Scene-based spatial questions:

--------------------

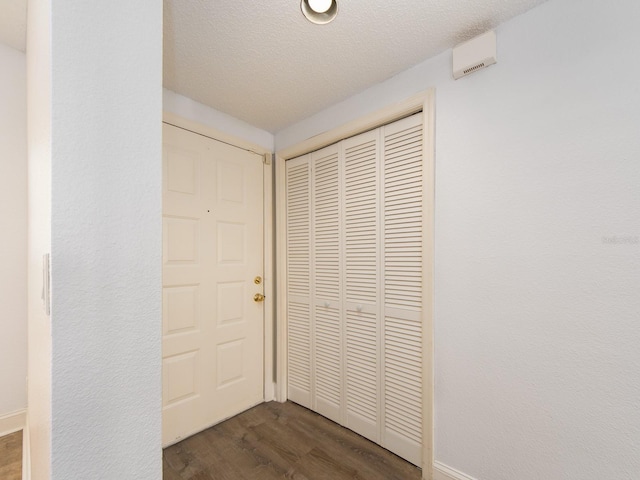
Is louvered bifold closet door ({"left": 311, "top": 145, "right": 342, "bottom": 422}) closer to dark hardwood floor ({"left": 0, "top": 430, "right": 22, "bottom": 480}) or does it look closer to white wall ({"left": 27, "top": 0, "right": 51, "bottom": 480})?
white wall ({"left": 27, "top": 0, "right": 51, "bottom": 480})

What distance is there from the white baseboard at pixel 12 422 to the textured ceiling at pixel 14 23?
2197 millimetres

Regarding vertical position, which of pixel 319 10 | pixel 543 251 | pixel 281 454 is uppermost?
pixel 319 10

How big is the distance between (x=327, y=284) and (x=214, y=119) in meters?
1.50

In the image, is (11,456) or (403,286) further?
(403,286)

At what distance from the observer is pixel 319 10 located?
4.17ft

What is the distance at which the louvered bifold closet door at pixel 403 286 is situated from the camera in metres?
1.71

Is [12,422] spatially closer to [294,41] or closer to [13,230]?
[13,230]

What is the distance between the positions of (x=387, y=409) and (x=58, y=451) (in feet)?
5.56

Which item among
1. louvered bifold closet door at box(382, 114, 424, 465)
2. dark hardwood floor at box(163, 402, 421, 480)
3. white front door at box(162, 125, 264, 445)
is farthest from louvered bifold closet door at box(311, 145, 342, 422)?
white front door at box(162, 125, 264, 445)

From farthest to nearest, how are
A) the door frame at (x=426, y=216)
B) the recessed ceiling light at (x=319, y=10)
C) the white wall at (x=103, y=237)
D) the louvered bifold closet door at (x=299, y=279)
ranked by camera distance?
the louvered bifold closet door at (x=299, y=279)
the door frame at (x=426, y=216)
the recessed ceiling light at (x=319, y=10)
the white wall at (x=103, y=237)

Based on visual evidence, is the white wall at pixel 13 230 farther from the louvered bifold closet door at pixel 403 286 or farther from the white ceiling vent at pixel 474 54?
the white ceiling vent at pixel 474 54

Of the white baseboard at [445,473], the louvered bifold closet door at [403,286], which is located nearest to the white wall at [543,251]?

--------------------

Work to complete: Extract every one of the lines above verbatim, leaving out the pictures.

Result of this exercise:
Is louvered bifold closet door ({"left": 311, "top": 145, "right": 342, "bottom": 422}) closer to dark hardwood floor ({"left": 0, "top": 430, "right": 22, "bottom": 480}) or does it look closer to white wall ({"left": 27, "top": 0, "right": 51, "bottom": 480})?
white wall ({"left": 27, "top": 0, "right": 51, "bottom": 480})

What distance is there from the white baseboard at pixel 12 422 to the textured ceiling at pixel 14 23?
2197 millimetres

Regarding vertical position, which of pixel 319 10 | pixel 543 251 | pixel 281 454 is uppermost?
pixel 319 10

How big is the distance between (x=327, y=284) and (x=214, y=119) in meters?
1.50

In the image, is (11,456) or (403,286) further?
(403,286)

At what distance from the observer is pixel 319 10 located?
4.17ft

What is the distance at which the louvered bifold closet door at pixel 403 286 is situated from the camera in metres?
1.71

Is [12,422] spatially closer to [294,41] or closer to [13,230]?
[13,230]

What is the distance between the positions of (x=387, y=409) and (x=58, y=451) (in feet)?
5.56

Which item among
1. louvered bifold closet door at box(382, 114, 424, 465)
2. dark hardwood floor at box(163, 402, 421, 480)
3. white front door at box(162, 125, 264, 445)
is farthest from louvered bifold closet door at box(311, 145, 342, 422)?
white front door at box(162, 125, 264, 445)

From farthest to nearest, how are
A) the door frame at (x=426, y=216)
B) the recessed ceiling light at (x=319, y=10)
C) the white wall at (x=103, y=237)
D) the louvered bifold closet door at (x=299, y=279)
ranked by camera distance?
the louvered bifold closet door at (x=299, y=279)
the door frame at (x=426, y=216)
the recessed ceiling light at (x=319, y=10)
the white wall at (x=103, y=237)

Based on visual evidence, is the white wall at pixel 13 230 farther from the louvered bifold closet door at pixel 403 286 or farther from the white ceiling vent at pixel 474 54?
the white ceiling vent at pixel 474 54

Of the white baseboard at [445,473], the louvered bifold closet door at [403,286], which is located nearest to the white wall at [543,251]?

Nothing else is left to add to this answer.